S = SKILL /// le abilità e la tecnica sono essenziali per ispirare la creatività, l’estro, l’eccitazione e il divertimento. Le competenze acquisite contribuiscono a renderti divertente il calcio, ti aiutano a migliorare come calciatore e ti aiuteranno a battere il tuo avversario: creatività con il gioco di gambe e le finte nella guida della palla, uso di entrambi i piedi e non dimenticarsi di lavorare sulle competenze di base come lo stop e il passaggio;

E = ENERGY /// E’ intensità che viene messa nel lavoro che si fa. È necessario mettere molta energia ed impegno per ottenere il massimo. Bere molta acqua, stare attenti all’alimentazione e cercare di essere il più attivi possibile nella vita quotidiana. Le sedute di allenamento sono di 70′ ma l’attenzione e l’impegno sono sempre massimali;

N = NEW THINKING /// letteralmente innovazione, le indicazioni non arrivano solo dall’alto ma anche il bambino può esprime con la sua personalità e il suo modo di reagire agli stimoli degli insegnamenti. Il buon giocatore non è quello che in campo fa esattamente quello che gli dice l’allenatore. Il calciatore deve avere la faccia tosta di prendersi delle responsabilità. Non va frustrata la creatività dei ragazzi.

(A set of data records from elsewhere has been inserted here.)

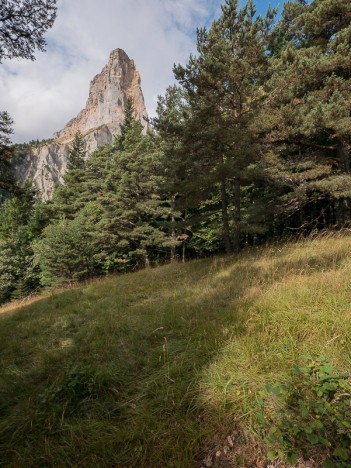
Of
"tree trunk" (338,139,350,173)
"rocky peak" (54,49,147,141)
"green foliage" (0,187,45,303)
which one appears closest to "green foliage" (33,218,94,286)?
"green foliage" (0,187,45,303)

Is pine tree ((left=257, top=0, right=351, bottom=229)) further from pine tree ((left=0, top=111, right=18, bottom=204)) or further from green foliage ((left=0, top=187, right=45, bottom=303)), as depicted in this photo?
green foliage ((left=0, top=187, right=45, bottom=303))

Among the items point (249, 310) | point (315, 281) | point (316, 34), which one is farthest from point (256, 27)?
point (249, 310)

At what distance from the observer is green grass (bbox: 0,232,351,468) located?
204cm

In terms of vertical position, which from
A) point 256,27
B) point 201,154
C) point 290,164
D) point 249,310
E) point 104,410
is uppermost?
point 256,27

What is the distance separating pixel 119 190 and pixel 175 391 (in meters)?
16.7

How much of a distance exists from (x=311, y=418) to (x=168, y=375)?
1389 millimetres

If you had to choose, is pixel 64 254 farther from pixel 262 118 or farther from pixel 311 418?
pixel 311 418

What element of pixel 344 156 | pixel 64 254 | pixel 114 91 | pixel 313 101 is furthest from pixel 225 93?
pixel 114 91

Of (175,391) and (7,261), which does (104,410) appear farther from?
(7,261)

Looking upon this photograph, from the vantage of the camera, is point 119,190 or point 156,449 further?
point 119,190

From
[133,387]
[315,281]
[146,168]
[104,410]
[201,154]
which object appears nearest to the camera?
[104,410]

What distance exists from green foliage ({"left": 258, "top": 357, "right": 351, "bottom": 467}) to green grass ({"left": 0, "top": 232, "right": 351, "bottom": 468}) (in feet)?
0.64

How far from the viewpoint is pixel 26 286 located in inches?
945

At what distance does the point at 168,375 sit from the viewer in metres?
2.69
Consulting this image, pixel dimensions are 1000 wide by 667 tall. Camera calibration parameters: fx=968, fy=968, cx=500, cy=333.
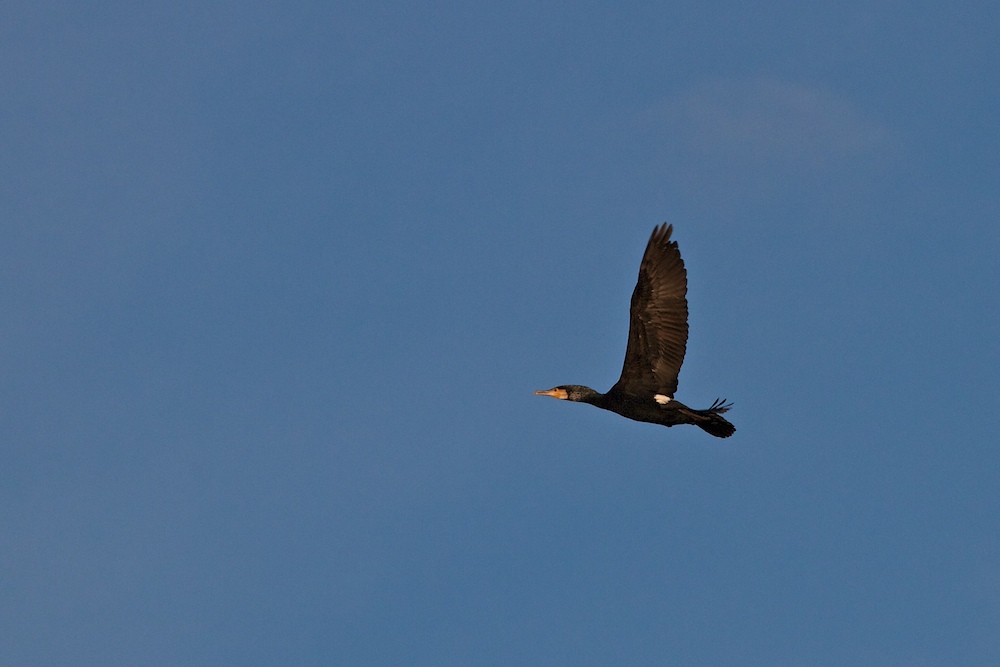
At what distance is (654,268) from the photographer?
24906 mm

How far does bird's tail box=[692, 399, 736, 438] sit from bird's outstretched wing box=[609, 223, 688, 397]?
1.36 meters

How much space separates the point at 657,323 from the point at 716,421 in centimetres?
293

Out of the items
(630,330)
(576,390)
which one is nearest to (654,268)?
(630,330)

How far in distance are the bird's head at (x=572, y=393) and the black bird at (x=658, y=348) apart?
529mm

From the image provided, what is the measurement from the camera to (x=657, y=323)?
25.1m

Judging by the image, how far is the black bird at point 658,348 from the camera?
2480 cm

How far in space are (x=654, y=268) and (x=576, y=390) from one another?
3.98 m

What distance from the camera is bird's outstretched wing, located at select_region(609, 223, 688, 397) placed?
24844 mm

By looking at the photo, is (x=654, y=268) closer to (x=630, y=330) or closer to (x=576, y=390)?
(x=630, y=330)

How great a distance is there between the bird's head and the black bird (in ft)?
1.73

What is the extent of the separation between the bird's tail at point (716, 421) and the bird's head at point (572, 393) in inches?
121

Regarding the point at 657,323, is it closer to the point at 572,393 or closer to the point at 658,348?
the point at 658,348

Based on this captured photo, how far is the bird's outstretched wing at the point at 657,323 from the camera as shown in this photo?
24844mm

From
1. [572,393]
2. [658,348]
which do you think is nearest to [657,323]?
[658,348]
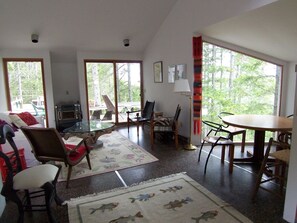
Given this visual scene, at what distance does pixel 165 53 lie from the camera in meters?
5.02

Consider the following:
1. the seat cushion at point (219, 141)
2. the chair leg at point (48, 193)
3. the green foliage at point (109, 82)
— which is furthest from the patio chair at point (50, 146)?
the green foliage at point (109, 82)

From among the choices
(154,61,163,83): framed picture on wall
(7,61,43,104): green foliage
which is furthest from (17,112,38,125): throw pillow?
(154,61,163,83): framed picture on wall

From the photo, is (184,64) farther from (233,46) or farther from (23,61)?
(23,61)

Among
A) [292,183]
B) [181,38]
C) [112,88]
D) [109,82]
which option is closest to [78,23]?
[109,82]

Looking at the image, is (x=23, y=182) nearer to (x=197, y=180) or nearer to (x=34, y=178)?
(x=34, y=178)

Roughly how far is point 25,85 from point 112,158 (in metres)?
3.65

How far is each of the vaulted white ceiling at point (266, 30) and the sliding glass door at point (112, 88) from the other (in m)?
3.01

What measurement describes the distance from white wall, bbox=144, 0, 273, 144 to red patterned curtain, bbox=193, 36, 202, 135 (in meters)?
0.13

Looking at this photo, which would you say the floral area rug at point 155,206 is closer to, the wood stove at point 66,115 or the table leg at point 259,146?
the table leg at point 259,146

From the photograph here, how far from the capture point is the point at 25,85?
5.54 meters

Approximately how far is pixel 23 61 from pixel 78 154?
3849 mm

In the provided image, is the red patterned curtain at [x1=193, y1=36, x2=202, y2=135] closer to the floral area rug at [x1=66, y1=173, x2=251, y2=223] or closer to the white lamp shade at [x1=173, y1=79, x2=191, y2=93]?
the white lamp shade at [x1=173, y1=79, x2=191, y2=93]

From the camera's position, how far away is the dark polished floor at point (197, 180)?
6.82 ft

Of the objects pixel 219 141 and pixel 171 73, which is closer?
pixel 219 141
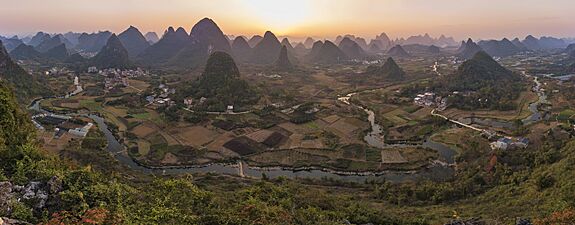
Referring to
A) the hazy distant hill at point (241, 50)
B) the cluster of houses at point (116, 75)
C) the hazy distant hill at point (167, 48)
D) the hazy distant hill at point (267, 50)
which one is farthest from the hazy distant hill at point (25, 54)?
the hazy distant hill at point (267, 50)

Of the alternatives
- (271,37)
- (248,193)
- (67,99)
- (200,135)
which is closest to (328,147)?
(200,135)

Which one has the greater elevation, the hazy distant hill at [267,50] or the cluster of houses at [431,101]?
the hazy distant hill at [267,50]

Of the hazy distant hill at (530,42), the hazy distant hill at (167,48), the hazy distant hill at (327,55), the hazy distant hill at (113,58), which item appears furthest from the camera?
the hazy distant hill at (530,42)

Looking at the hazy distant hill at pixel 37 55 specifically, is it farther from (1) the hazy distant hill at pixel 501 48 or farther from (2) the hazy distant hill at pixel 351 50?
(1) the hazy distant hill at pixel 501 48

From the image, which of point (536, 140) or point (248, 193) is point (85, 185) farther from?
point (536, 140)

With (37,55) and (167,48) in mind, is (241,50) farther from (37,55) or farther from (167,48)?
(37,55)

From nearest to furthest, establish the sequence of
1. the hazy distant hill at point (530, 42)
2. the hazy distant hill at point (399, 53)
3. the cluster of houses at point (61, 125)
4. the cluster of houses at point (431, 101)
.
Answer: the cluster of houses at point (61, 125), the cluster of houses at point (431, 101), the hazy distant hill at point (399, 53), the hazy distant hill at point (530, 42)

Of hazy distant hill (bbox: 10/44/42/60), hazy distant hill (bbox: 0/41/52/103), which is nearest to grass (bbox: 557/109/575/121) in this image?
hazy distant hill (bbox: 0/41/52/103)
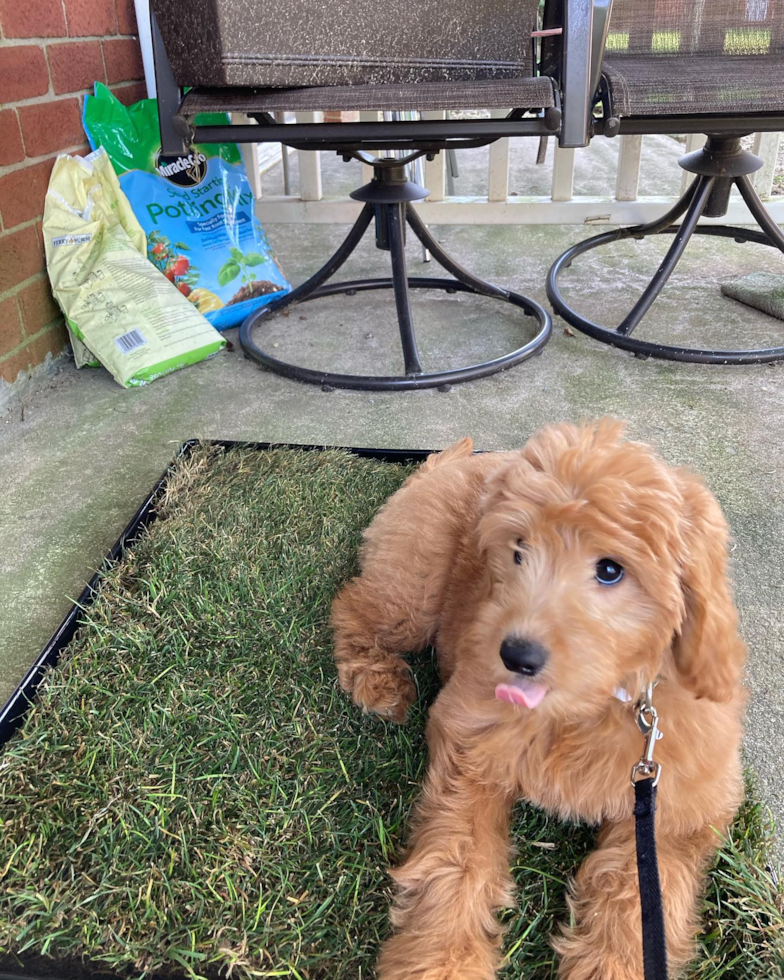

A = ALL FOR ONE /// Collaborare con i compagni di squadra, apprezzare la sensazione di appartenenza al gruppo. Oggi è di moda insegnare di nuovo la tecnica ma se non lo fai in un contesto di reparto o di gara e contro degli avversari è tutto inutile. Per cui noi facciamo molta tecnica, tanto pallone ma nelle situazioni di gioco reali.

L = LEARNING /// non si deve mai aver paura di imparare sapendo convertire i concetti teorici in azioni pratiche. Imparare a giocare con la filosofia dell’Arsenal significa adottare un calcio basato sul passaggio e sul movimento, sulla tecnica e sull’abilità. Incorporare i principi del fair play, del lavoro di squadra, con creatività e divertimento!

Tutto questo, intensità di gioco, rispetto, tutti per uno, umiltà sono aspetti che stanno dentro le partite dell’Arsenal e che fanno parte del suo modo di giocare.